Employers should be more mindful of the issues that affect working parents, such as childcare, she said. And inclusion projects need mechanisms in place to make sure that they empower future participants, not just the pilot cohort. She held up IBM’s history of free technology courses as an example others should follow.

“Open the door for them, and not just one person, but for the masses,” she said. “What do you do beyond that actually actuates something–and not just light a spark and leave it there.”

From the Classroom To The Channel

Corey Kirkendoll, president and CEO of 5K Technical Services, got his start at Saint Augustine’s University, a historically black college and university (HBCU) in Raleigh, N.C., where he majored in business administration and admittedly didn’t know much about the tech space at the time. He wound up working for the likes of IBM, Cisco and EMC for a number of years, but he noticed he wasn’t seeing racial and ethnic minority groups in leadership or mentorship positions when he was first starting out, so he didn’t have a good idea of where to go, Kirkendoll said.

“Now that I’m in the industry, I want to be that guy for everybody that I could possibly be that guy for—who can show them that there’s opportunities out there and they can do it as well. Sometimes they just need somebody they can emulate and someone who they can relate to, to know where to shoot to for their dreams,” he said.

It’s safe to say Kirkendoll has taken that charter to heart. Today, he’s involved with a number of organizations promoting diversity, including the National Society of Black Engineers, the Society of Women Engineers and the Society of Hispanic Professional Engineers, and he’s serving as the technology innovation chair for the National Black MBA Association. In his “free time,” he’s also an adjunct professor at Collin College, an HBCU in McKinney, Texas.

#### [Exercises]
[A] Retype, word for word, part of the passage on diversity in the tech industry: begin at the words "It’s safe to" and stop after "in McKinney, Texas.".
[B] Continue the passage on diversity in the tech industry from the point where it stops.

#### [Source excerpt]
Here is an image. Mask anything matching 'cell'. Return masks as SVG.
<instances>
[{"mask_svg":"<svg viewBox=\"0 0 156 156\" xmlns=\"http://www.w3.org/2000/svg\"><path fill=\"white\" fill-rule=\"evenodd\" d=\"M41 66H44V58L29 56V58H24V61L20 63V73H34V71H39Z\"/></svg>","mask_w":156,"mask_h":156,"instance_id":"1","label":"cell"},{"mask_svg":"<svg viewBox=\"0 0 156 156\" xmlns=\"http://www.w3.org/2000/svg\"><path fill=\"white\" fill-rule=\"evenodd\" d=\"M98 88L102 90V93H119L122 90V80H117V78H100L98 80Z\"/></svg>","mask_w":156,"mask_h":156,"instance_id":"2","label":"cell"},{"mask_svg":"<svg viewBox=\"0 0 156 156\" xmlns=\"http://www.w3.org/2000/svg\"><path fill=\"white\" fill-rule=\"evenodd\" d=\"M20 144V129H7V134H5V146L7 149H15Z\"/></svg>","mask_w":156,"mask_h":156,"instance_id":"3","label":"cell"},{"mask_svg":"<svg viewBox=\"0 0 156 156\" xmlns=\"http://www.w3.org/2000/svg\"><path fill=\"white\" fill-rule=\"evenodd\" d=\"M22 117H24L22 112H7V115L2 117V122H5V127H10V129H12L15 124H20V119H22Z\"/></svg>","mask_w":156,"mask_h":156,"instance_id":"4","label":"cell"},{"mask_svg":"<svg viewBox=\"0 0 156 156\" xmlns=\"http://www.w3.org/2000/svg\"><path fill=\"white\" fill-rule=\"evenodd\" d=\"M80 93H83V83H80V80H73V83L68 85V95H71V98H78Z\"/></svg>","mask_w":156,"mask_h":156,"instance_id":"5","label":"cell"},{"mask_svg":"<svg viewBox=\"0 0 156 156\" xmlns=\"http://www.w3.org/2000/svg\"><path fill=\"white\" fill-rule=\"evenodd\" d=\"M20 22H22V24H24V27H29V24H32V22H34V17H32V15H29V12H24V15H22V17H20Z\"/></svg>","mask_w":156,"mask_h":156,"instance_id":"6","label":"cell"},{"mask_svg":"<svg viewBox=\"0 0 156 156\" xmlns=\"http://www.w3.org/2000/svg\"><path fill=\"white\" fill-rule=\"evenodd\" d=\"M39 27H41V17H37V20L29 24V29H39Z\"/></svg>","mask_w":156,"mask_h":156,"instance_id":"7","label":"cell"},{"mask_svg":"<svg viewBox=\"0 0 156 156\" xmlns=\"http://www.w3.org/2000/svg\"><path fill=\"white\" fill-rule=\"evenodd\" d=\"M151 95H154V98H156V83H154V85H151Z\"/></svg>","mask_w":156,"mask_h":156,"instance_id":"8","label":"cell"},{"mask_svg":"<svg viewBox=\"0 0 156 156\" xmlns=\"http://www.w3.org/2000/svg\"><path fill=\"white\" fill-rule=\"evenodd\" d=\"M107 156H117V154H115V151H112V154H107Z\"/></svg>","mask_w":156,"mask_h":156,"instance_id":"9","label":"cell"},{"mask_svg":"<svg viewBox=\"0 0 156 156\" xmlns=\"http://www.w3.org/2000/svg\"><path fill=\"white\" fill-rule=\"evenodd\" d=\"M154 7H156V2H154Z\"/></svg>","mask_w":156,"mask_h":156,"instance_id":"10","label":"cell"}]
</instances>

#### [Results by task]
[A]
It’s safe to say Kirkendoll has taken that charter to heart. Today, he’s involved with a number of organizations promoting diversity, including the National Society of Black Engineers, the Society of Women Engineers and the Society of Hispanic Professional Engineers, and he’s serving as the technology innovation chair for the National Black MBA Association. In his “free time,” he’s also an adjunct professor at Collin College, an HBCU in McKinney, Texas.

[B]
Corey stressed the importance of mentorship and starting diversity efforts at the high school level—way before college and before people are making career decisions. He also is a big advocator for lowering entry barriers for jobs for underrepresented groups.

“I think if you start at the college level, you’re almost too late. [Some] students that are graduating actually are qualified to be on entry level jobs and may not want to go to college,” he said, adding, “if you look at what’s happening in the channel, the older generation of buyers are changing. Those high school students, those college students, are now the CEOs and the CFOs that we’re talking to, so those are the [people] that we need to be in front of because they’ve grown up with this technology.”

While the channel remains white- and male-dominated, Kirkendoll and others are making efforts to bring in more women and people of color into the industry “to let them know it’s there,” he said.

“If we’re not at the high school level, they don’t see it and they don’t understand it. Then, they venture off into something else, and they could have had a very good career doing this, but they don’t know that it exists,” he said.

It still “shocks” Kirkendoll when he asks a young student about the jobs they are applying to and how little many people know about the channel, he said.

“They don’t even know what an MSP is. They want to go and work in the enterprise, which is fine, but there’s no better place to get your hands dirty and your feet wet than at an MSP,” he said. “You touch everything and it’s like: ‘I can really figure out what I want to do when I grow up.’”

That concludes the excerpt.